Extracted text
☆ ☆ ☆
// the find
airbytehq/airbyte
Open-source data movement for ELT pipelines and AI agents — from APIs, databases & files to warehouses, lakes, and AI applications. Both self-hosted and Cloud.
Airbyte is a mature open-source ELT platform with 600+ connectors for moving data between APIs, databases, warehouses, and lakes. It's aimed at data engineers who need to build and manage data pipelines without writing everything from scratch. Recently they've been pushing into the AI agent space with an Agent SDK for giving LLMs access to connector data.
- Connector catalog breadth is genuinely impressive — 600+ connectors covering the long tail of SaaS APIs, databases, and cloud storage that competitors either don't have or charge enterprise prices for.
- The low-code CDK and no-code Connector Builder make it practical to add new sources without deep platform knowledge; the Python CDK and Kotlin bulk CDK give escape hatches for complex cases.
- CDC support for major databases (Postgres, MySQL, MSSQL) is a real feature, not an afterthought — it handles the hard parts like debezium integration and state management.
- CI/CD infrastructure is unusually thorough for an OSS project: per-connector test workflows, progressive rollout gates, automated CDK version bumps, and connector registry generation are all in GH Actions.
- Self-hosting is genuinely heavy — the platform runs on Kubernetes/Helm with Temporal, multiple microservices, and a PostgreSQL backend. Spinning it up for a small team is not a weekend project, and abctl abstracts some of this but adds its own failure modes.
☆ ☆ ☆
Activity A
Quote the Airbyte write-up word for word, everything from "- Connector catalog" down to "in GH Actions.".
Activity B
Render this sentence from the Airbyte write-up in Spanish: "It's aimed at data engineers who need to build and manage data pipelines without writing everything from scratch."
Activity C
Check each statement against the Airbyte write-up. For each, answer yes or no and quote the words that decide it. (i) Airbyte offers more than 600 connectors. (ii) Self-hosting the platform is described as light work for a small team. (iii) CDC support covers Postgres, MySQL, and MSSQL.
The data placed here isn't needed for any of the work.

Data excerpt
☆ ☆ ☆
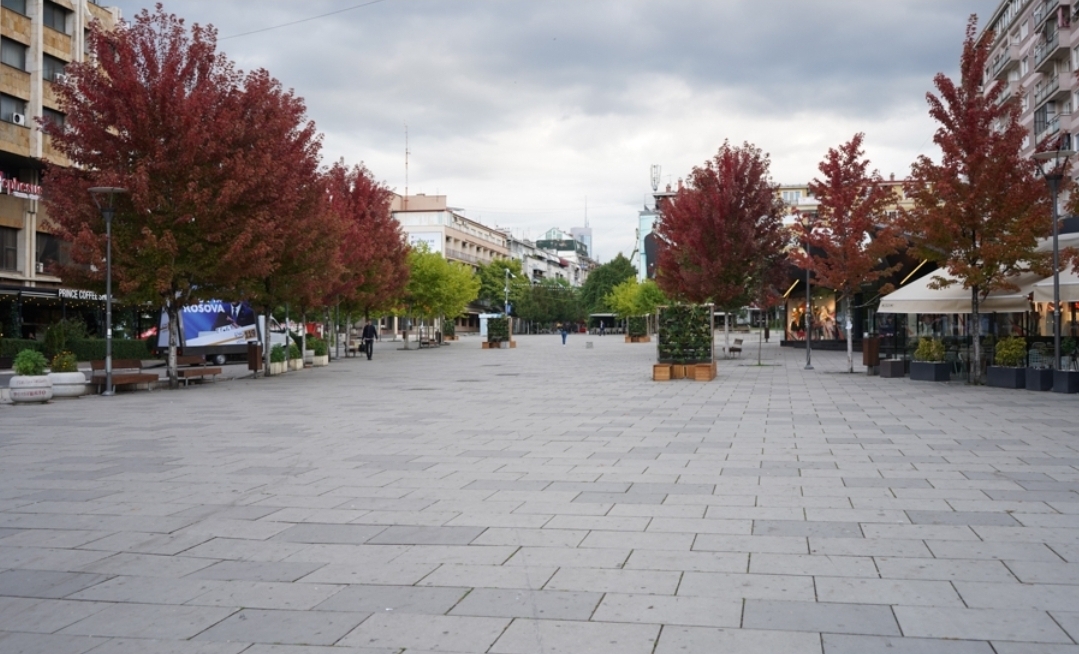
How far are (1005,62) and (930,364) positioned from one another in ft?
146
☆ ☆ ☆
Written solution A
- Connector catalog breadth is genuinely impressive — 600+ connectors covering the long tail of SaaS APIs, databases, and cloud storage that competitors either don't have or charge enterprise prices for.
- The low-code CDK and no-code Connector Builder make it practical to add new sources without deep platform knowledge; the Python CDK and Kotlin bulk CDK give escape hatches for complex cases.
- CDC support for major databases (Postgres, MySQL, MSSQL) is a real feature, not an afterthought — it handles the hard parts like debezium integration and state management.
- CI/CD infrastructure is unusually thorough for an OSS project: per-connector test workflows, progressive rollout gates, automated CDK version bumps, and connector registry generation are all in GH Actions.

Written solution B
Está dirigido a ingenieros de datos que necesitan construir y gestionar pipelines de datos sin tener que escribirlo todo desde cero.

Written solution C
(i) Yes: "600+ connectors for moving data between APIs, databases, warehouses, and lakes"
(ii) No: "Self-hosting is genuinely heavy" and "Spinning it up for a small team is not a weekend project"
(iii) Yes: "CDC support for major databases (Postgres, MySQL, MSSQL)"